=== Data under study ===

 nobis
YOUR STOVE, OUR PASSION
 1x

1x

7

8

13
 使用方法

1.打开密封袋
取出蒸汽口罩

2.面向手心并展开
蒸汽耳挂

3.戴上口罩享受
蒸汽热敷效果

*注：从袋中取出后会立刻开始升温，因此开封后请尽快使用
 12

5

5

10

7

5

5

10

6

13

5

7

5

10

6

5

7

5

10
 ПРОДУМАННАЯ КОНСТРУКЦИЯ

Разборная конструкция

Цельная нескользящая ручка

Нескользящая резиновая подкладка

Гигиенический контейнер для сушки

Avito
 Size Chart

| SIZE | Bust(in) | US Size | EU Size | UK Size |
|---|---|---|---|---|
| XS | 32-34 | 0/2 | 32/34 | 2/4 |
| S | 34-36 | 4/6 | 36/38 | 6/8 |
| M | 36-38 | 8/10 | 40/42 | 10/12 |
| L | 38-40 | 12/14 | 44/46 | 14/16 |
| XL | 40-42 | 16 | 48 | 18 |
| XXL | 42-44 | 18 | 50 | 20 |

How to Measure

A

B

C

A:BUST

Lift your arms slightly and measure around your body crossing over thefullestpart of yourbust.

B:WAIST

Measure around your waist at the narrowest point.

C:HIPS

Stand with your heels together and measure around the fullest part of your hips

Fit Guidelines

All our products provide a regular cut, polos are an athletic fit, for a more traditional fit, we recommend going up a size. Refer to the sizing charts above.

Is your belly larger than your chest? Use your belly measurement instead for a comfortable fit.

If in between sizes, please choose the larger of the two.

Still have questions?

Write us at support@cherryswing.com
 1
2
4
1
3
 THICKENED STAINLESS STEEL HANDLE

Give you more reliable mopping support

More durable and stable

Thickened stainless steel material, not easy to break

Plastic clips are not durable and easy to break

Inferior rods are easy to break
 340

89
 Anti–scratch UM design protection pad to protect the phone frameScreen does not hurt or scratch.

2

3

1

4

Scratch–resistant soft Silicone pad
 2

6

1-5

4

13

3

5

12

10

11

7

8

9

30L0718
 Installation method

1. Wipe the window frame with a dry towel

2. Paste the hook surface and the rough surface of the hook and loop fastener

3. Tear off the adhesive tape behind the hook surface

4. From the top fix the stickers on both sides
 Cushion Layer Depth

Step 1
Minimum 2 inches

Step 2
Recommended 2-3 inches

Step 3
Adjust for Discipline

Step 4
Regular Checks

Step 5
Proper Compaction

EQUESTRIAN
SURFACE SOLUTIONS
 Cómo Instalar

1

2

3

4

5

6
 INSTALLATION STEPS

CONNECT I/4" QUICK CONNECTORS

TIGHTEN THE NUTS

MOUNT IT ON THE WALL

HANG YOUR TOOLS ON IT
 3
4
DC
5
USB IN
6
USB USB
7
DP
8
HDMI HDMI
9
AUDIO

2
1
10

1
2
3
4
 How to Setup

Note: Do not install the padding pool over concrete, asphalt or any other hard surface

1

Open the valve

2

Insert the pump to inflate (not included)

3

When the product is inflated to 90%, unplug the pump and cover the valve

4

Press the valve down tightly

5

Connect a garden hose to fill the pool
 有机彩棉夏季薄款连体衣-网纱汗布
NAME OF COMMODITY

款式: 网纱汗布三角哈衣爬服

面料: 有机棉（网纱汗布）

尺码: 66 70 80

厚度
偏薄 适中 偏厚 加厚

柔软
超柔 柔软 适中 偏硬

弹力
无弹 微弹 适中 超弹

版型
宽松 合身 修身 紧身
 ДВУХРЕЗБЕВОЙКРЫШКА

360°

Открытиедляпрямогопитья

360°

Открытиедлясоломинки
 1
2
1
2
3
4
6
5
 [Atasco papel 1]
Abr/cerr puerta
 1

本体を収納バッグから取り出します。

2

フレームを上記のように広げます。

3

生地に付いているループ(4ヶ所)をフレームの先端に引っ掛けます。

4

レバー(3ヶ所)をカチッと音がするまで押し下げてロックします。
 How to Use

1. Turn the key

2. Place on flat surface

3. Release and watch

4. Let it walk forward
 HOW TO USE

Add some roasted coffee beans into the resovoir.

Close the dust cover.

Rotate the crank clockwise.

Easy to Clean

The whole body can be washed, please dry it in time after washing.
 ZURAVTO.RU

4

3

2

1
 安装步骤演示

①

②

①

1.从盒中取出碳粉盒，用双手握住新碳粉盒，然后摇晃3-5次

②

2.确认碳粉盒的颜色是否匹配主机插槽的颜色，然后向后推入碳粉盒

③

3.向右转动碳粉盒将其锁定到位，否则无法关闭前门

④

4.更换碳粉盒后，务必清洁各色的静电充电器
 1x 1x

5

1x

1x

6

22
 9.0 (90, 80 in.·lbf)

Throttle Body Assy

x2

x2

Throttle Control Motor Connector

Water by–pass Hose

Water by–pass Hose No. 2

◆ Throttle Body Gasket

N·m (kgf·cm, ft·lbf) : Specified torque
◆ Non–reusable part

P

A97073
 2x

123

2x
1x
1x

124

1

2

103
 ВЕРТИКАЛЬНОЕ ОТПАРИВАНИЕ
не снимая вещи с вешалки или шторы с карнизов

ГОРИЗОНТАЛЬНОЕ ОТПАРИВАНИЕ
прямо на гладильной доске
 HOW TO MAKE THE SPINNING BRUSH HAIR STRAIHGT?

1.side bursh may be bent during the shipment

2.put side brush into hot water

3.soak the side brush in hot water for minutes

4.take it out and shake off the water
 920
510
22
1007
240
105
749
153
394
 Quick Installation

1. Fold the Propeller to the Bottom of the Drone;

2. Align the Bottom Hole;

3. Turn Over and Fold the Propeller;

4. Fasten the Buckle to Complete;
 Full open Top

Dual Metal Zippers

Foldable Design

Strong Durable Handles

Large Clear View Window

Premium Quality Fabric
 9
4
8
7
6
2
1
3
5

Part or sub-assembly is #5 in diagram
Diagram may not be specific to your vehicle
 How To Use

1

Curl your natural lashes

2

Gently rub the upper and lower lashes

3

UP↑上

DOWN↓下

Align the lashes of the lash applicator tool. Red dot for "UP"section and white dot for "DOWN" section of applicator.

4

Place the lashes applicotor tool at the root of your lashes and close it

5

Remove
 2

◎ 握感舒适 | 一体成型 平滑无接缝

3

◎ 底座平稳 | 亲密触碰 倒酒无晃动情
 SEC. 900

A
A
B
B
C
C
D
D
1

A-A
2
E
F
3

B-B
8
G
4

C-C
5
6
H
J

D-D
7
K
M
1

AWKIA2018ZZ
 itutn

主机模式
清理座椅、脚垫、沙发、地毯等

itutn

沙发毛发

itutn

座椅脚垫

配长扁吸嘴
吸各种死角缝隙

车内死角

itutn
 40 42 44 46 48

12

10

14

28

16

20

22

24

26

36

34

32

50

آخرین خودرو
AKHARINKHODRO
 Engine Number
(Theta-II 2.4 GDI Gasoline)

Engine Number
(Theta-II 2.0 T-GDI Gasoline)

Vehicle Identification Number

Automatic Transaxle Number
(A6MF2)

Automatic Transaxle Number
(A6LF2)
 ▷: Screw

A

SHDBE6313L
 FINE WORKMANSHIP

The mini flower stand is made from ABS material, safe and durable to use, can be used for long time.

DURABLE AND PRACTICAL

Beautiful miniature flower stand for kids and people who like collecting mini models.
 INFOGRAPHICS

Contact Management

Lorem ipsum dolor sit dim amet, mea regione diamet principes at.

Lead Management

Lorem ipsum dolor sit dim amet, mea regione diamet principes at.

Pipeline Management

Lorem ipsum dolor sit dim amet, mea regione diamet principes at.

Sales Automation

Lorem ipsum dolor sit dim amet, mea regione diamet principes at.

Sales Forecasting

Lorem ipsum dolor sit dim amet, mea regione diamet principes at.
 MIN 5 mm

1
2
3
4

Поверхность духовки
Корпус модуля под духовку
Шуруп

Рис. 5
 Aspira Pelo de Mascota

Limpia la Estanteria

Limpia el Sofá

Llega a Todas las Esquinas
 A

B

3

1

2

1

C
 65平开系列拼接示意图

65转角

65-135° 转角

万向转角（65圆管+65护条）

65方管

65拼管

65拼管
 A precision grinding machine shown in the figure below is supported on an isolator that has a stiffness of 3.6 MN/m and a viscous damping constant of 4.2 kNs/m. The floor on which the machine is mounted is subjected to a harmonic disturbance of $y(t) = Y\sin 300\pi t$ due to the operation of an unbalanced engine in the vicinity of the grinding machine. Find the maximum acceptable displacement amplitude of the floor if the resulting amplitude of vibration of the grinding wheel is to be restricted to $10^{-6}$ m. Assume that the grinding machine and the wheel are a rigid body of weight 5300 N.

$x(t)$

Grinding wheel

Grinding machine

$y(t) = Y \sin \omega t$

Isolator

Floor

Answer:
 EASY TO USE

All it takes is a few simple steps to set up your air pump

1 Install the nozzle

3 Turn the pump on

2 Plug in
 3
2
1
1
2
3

===

→ What the task requires
Filter the entries above down to the lines that contain "Sales".

→ Task output
Sales Automation
Sales Forecasting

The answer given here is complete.